Fine track, but the strings sound no better or worse than what else is out there. But staccatos have never been the achilles heel of strings.


----------



## Vision (May 12, 2010)

Thanks for the responses guys. 

Per request, when I get a chance to get in Logic, I'll solo just the strings. And also experiment with swapping HS with LASS. 

-pete


----------



## José Herring (May 12, 2010)

Did a great job! 

I'd love to hear more of the legato stings. Please....


----------



## Ian Dorsch (May 12, 2010)

stevenson-again @ Wed May 12 said:


> the first demo i have heard has seriously gotten me to consider Hs.



Second that. Sounds fantastic, Peter. I'll look forward to hearing the LASS comparison!


----------



## Vision (May 12, 2010)

Ok. 

So.. I used The 24 bit Multi "All Cellos Div Spiccato". LASS's staccatos were a bit to long in comparison to the HS Staccatissimo patch. The Spiccato's are too short, but I think what's important here is hearing the articulation. In all fairness, I'm sure I could get fuller results from just layering and editing LASS patches together. Not to mention I didn't make any edits to the MIDI events or mix. HS is tailored for a "bigger" sound. LASS is more intimate. Best of both worlds. 


HS only:

http://www.box.net/shared/it4ax9222p

LASS w (HS Contrabass):

http://www.box.net/shared/691regx8k6


----------



## zvenx (May 12, 2010)

I can't tell you whose influences I hear in your music. But that to me it sounds wonderful..
thanks for this.
rsp


----------



## requiem_aeternam7 (May 12, 2010)

LASS and HS are definitely comparable and equal (but different) in short articulations. 
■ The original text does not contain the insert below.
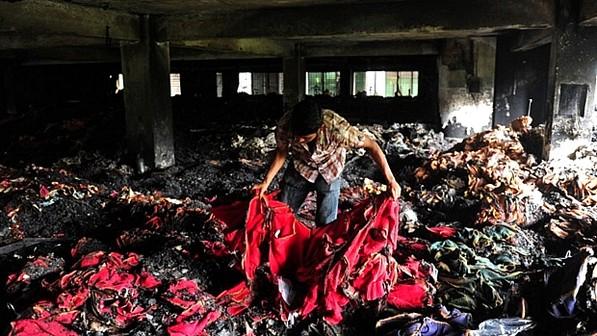 Interior do prédio incendiado em Bangladesh (foto: reprodução)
LASS can even be argued to sound better, more crisper and have a LITTLE bit more detail in their short articulations though it's also very chamber sounding compared to the big boomy HS sounds. Though obviously LASS can be layered and made to sound heavier with the various divisi groups. 

However so far in long articulations HS really has pulled ahead of the mighty LASS once and for all from what I heard on Dave's demo... I've never heard anything like those long detailed long strings on HS yet....


----------



## Olias (May 12, 2010)

Man, that is a hot-sh!t piece of music!


----------



## zvenx (May 12, 2010)

Hi Vision.
what kind of set up do you have?
are these on a regular drive or some RAIDED SSD?
thanks,
these really sound good.
rsp


----------



## Vision (May 12, 2010)

Thanks for kind words guys.



zvenx @ Wed May 12 said:


> I can't tell you whose influences I hear in your music. But that to me it sounds wonderful..
> thanks for this.
> rsp



Thanks a lot. If I had to name any influence, I'd have to say the Impressionist era of music in general.


----------



## Vision (May 12, 2010)

zvenx @ Wed May 12 said:


> Hi Vision.
> what kind of set up do you have?
> are these on a regular drive or some RAIDED SSD?
> thanks,
> ...



Thanks man. As far as CPU setup, I'm using a Mac Pro (Nehalem) 3.2ghz, 16Gigs of RAM. HS is streaming off of a 1TB 7200 RPM Drive. Based on my experience with HS so far, I would highly recommend putting this library on an SSD Drive. 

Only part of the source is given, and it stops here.